Culture, then, not only decides who gets merit, but also decides what is merit. The practices which lead to selection may not be useful or correct in themselves, but still may become the basis of differentiation into the meritorious and the non-meritorious.
It is now well known that many students who become engineers have little love for engineering. The selection system, the way merit is defined, is tilted in favour of certain knowledges and not others. Those students who do well in bookish maths, physics and chemistry easily get selected for such courses. However, students from families which predispose them to working with their hands, to designing and making physical objects, to playing with shapes and forms, cannot be said to have no knowledge assets. Yet, their knowledges and cultures get no weightage in the way engineering colleges define merit. The definition of merit, then, also gets influenced by a variety of extraneous factors.
It is often assumed that merit is a personal quality. That a student has merit and enjoys it because of purely personal efforts and abilities. Of course, hard work and individual efforts are very important. But to see this as a purely personal quality and with no link to one's social background is not a correct picture.
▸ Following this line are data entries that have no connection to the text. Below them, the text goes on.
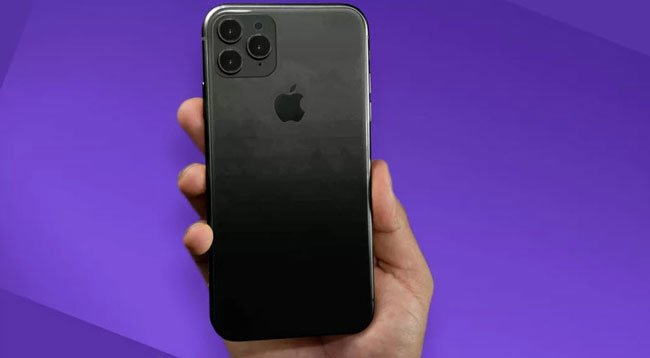 2020 Model iPhone'lara 5G Desteği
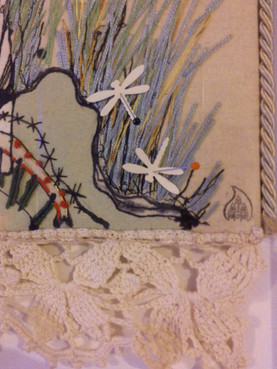 Embroidery and collage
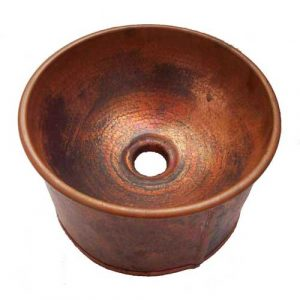 Copper Vessel Bath Apron Skirted Antique Finish Sink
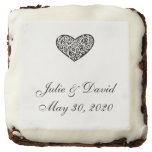 Black and White Heart Wedding Brownie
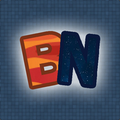 BacoNetworks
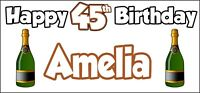 Champagne Bottle 45th Birthday Banner x 2 Party Decorations Mens Womens Adult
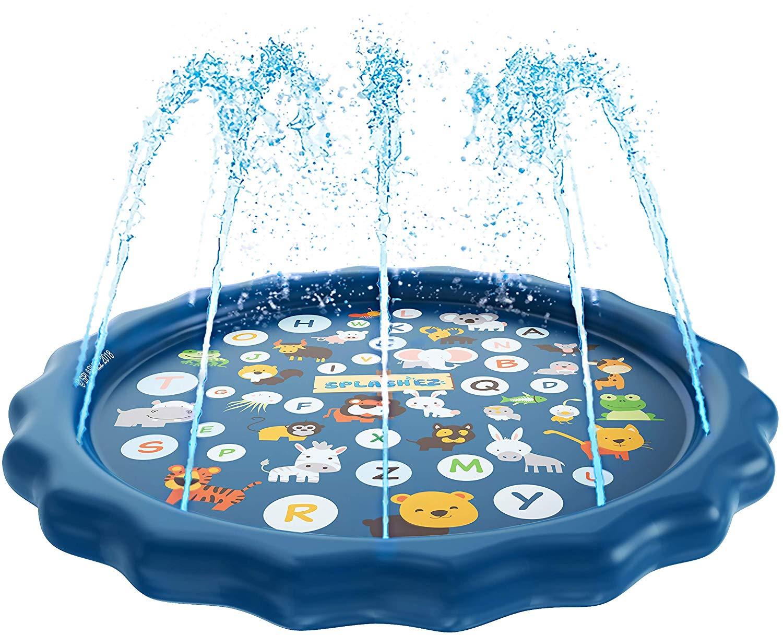 Sprinkler For Kids Splash Pad Wading Pool For Learning Children's Sprinkler Pool  Inflatable Water Toys Outdoor Swimming Pool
Merit has a very strong social dimension to it. It is humbling to realize how much one's family and the kind of position one's community has held within our society contributes to one's apparent merit.
But there is another humbling dimension to merit, too. Which has to do with the ways by which its defining features get chosen. Certain cultures take up greater importance than others in deciding what is merit, without necessarily being any better. This is an expression of the unequal structure of society itself. The greatest aid for an unjust society comes when those at the bottom believe that they deserve to be at the bottom. And when those at the top believe they deserve to be at the top. The sociology of culture and merit exposes the mistaken character of this belief.